Sans nul doute, ni François Pinault ni Jean-Jacques Aillagon, ancien ministre de la Culture, aujourd’hui directeur général de la collection du milliardaire n’avaient imaginé pareille coïncidence. Pourtant, le symbole est là, massif : la Bourse du commerce, somptueusement reconfigurée par l’architecte japonais Tadao Ando, à la demande de François Pinault qui en est devenu propriétaire afin d’exposer sa collection en plein cœur de Paris, ouvre ses portes au moment où les lieux culturels peuvent de nouveau accueillir du public, après des mois de fermeture pour cause de pandémie. Ce nouvel espace devient en quelque sorte le parangon de ce qu’on aimerait pouvoir considérer comme la résurrection de la culture en France, après qu’elle a été outrageusement interdite d’accès, alors qu’elle était peut-être le bien le plus essentiel, celui dont les habitants de la France avaient besoin pour traverser pareille épreuve. Son absence, on en voit le résultat avec un débat politique polarisé sur les questions de sécurité, avec une montée de la violence ordinaire qui ne doit pas grand-chose à la menace terroriste, avec une crise très profonde de la délibération dans l’espace public où l’on s’invective plus qu’on ne se parle…

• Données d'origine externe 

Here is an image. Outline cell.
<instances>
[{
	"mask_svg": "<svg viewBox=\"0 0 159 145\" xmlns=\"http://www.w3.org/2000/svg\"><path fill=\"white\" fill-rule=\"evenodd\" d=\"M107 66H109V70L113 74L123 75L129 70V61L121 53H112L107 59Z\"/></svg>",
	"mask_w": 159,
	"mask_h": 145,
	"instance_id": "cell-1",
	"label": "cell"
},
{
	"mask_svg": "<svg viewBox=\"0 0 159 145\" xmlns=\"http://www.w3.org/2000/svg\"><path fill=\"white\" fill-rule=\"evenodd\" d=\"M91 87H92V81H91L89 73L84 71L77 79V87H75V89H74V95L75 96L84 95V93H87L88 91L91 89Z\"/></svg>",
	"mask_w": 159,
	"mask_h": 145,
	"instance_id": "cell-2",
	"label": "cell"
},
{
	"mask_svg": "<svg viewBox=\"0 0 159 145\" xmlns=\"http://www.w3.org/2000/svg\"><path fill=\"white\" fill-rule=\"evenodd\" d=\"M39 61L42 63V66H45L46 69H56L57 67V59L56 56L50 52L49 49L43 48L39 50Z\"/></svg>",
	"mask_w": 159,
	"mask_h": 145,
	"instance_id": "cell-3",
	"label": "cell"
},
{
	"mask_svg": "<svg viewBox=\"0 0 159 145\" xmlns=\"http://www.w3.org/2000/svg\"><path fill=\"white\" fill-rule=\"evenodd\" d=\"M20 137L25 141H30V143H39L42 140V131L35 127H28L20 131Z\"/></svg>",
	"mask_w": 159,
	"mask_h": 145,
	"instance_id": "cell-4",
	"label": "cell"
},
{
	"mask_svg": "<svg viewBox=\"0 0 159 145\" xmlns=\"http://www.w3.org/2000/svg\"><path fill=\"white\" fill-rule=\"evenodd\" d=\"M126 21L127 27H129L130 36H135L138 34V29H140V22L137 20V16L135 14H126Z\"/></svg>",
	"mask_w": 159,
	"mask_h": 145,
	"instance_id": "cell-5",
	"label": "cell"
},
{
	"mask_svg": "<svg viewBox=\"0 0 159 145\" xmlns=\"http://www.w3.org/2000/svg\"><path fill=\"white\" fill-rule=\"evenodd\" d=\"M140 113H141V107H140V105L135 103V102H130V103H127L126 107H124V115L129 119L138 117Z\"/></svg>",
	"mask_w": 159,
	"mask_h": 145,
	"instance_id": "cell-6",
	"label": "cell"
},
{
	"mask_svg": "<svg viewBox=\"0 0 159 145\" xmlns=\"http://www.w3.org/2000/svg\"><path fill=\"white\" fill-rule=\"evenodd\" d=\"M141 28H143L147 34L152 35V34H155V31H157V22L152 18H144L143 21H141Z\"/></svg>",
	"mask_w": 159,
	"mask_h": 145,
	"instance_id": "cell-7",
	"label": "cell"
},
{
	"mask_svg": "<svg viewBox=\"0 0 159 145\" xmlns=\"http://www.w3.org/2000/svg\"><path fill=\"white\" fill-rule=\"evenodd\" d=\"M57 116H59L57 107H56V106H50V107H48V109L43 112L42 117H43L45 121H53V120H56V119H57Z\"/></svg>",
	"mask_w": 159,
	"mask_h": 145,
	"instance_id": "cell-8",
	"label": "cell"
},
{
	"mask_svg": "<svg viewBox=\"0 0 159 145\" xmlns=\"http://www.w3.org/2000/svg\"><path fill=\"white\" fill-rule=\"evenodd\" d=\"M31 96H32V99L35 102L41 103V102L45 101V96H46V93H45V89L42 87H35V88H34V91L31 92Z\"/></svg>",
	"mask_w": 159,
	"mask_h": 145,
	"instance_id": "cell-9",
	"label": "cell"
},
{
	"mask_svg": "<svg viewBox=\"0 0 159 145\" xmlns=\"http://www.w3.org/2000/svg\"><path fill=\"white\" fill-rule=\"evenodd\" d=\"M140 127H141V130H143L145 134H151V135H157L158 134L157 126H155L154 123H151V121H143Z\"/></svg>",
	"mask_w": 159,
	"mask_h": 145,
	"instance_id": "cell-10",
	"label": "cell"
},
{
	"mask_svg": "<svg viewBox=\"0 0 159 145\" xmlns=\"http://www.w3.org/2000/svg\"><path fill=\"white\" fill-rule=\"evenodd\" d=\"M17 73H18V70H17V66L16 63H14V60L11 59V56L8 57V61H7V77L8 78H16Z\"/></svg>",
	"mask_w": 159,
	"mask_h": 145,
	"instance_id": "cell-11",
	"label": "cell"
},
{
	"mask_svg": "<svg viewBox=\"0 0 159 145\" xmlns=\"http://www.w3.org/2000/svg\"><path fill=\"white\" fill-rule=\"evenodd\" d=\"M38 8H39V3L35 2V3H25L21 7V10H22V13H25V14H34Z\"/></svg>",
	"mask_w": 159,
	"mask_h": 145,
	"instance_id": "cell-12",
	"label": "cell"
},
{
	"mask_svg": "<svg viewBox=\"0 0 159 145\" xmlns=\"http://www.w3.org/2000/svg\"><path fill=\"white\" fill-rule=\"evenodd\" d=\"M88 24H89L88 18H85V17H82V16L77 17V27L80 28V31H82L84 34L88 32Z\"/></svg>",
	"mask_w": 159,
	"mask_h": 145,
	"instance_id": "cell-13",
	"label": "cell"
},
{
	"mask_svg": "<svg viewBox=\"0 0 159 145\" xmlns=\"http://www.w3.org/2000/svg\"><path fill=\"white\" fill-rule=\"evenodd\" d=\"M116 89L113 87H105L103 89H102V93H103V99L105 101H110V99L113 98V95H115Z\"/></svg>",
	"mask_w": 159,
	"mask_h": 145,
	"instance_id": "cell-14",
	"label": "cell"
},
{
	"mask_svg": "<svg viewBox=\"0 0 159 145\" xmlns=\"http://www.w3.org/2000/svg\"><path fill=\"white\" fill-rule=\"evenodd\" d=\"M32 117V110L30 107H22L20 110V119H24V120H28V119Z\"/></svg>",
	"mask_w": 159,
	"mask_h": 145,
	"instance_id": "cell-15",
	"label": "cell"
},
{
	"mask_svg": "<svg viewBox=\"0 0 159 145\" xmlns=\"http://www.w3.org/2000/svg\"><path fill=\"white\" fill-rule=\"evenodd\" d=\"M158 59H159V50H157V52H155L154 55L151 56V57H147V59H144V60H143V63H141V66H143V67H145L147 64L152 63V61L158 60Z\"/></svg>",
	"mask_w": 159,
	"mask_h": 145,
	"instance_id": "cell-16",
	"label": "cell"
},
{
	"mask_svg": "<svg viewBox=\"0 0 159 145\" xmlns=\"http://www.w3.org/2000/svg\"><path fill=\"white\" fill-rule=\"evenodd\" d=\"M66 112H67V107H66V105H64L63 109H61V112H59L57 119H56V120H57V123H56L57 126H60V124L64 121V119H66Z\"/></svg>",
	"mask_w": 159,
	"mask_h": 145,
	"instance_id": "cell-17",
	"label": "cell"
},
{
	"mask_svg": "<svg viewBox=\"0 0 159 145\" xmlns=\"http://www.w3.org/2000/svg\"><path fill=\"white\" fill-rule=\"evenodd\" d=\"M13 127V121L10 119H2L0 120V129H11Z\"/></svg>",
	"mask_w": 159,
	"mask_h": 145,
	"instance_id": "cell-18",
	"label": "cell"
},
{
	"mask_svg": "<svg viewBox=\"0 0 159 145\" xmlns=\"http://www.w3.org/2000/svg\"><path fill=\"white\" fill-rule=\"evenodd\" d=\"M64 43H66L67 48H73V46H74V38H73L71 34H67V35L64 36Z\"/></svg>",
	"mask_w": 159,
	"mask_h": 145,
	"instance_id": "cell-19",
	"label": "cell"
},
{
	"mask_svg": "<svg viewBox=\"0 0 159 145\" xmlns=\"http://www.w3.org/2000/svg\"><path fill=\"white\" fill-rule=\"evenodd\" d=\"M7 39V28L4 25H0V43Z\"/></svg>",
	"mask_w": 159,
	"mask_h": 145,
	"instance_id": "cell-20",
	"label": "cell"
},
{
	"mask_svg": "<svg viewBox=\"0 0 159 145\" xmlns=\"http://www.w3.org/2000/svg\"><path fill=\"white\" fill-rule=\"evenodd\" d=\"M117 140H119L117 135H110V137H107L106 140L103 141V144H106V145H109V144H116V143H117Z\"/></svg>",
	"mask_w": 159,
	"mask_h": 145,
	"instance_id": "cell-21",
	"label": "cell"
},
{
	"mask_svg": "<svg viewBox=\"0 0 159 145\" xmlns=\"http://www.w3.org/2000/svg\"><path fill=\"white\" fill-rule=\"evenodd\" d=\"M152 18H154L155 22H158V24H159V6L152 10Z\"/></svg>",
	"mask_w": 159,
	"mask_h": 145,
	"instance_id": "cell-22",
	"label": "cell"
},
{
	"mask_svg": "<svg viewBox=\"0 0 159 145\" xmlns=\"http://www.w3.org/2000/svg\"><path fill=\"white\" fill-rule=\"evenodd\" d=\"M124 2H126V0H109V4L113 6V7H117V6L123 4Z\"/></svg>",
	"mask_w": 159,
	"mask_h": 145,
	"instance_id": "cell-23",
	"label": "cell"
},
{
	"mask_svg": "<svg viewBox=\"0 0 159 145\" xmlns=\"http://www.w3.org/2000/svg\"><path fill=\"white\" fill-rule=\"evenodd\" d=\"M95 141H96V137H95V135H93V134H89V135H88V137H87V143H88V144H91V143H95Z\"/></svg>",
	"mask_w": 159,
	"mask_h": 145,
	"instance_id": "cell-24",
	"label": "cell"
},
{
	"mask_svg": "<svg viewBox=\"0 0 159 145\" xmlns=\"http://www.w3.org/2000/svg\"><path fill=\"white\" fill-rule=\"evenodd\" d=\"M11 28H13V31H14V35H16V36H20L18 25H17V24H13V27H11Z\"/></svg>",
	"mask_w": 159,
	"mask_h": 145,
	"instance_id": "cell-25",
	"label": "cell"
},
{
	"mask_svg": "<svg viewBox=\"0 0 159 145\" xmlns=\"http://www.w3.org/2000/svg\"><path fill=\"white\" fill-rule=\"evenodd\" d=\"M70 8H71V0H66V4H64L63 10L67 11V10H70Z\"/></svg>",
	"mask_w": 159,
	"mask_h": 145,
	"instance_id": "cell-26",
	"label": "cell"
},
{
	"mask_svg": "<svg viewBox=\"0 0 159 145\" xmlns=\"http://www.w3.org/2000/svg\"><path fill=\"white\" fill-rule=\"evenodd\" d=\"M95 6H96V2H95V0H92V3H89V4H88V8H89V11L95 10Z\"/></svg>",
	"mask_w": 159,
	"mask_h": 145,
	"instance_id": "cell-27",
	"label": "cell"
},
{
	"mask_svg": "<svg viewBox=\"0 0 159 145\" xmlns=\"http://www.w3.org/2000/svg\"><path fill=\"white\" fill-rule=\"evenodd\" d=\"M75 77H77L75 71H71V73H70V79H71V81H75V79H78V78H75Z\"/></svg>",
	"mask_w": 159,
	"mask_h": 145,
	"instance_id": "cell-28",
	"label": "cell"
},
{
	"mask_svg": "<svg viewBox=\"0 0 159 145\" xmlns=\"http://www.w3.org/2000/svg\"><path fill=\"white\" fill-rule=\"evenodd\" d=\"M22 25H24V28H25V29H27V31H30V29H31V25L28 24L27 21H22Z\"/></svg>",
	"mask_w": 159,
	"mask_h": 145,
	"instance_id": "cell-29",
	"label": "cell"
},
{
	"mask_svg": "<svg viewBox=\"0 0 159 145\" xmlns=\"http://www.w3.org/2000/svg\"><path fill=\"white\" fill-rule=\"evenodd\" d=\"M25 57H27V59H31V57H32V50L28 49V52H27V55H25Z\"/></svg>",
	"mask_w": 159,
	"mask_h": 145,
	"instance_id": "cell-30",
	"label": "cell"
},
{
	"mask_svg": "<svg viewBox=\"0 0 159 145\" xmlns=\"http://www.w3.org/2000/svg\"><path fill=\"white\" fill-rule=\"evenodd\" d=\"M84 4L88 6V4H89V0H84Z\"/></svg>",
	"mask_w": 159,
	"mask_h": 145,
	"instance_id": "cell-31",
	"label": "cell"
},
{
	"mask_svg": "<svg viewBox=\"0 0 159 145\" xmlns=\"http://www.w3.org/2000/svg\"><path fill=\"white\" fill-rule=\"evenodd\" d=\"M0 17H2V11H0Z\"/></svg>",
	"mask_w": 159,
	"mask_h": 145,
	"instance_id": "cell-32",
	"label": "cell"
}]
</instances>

L’événement a un parfum de revanche pour François Pinault, qui avait rêvé d’installer sa collection sur l’île Seguin, à l’emplacement des anciennes usines Renault. De 1999 à 2005, alors qu’en achetant Gucci – acquisition chèrement disputée à Bernard Arnaud – il avait réorienté son groupe vers le luxe, il a bataillé contre la mauvaise grâce du maire de Boulogne-Billancourt, Jean-Pierre Fourcade, et des associations qui multipliaient des recours contre son projet. Puis, de guerre lasse, il a pris ses cliques et ses claques pour investir, à Venise, le Palazzo Grassi (vendu par Fiat), auquel il a ajouté un peu plus tard l’espace de la Pointe de la Douane… Entretemps, son rival en matière de luxe – et de mécénat culturel –, Bernard Arnaud, parvenait lui à édifier, derrière le Jardin d’Acclimatation, le magnifique navire imaginé par Frank Gehry pour accueillir la fondation Vuitton et sa collection dont l’ouverture a été un franc succès.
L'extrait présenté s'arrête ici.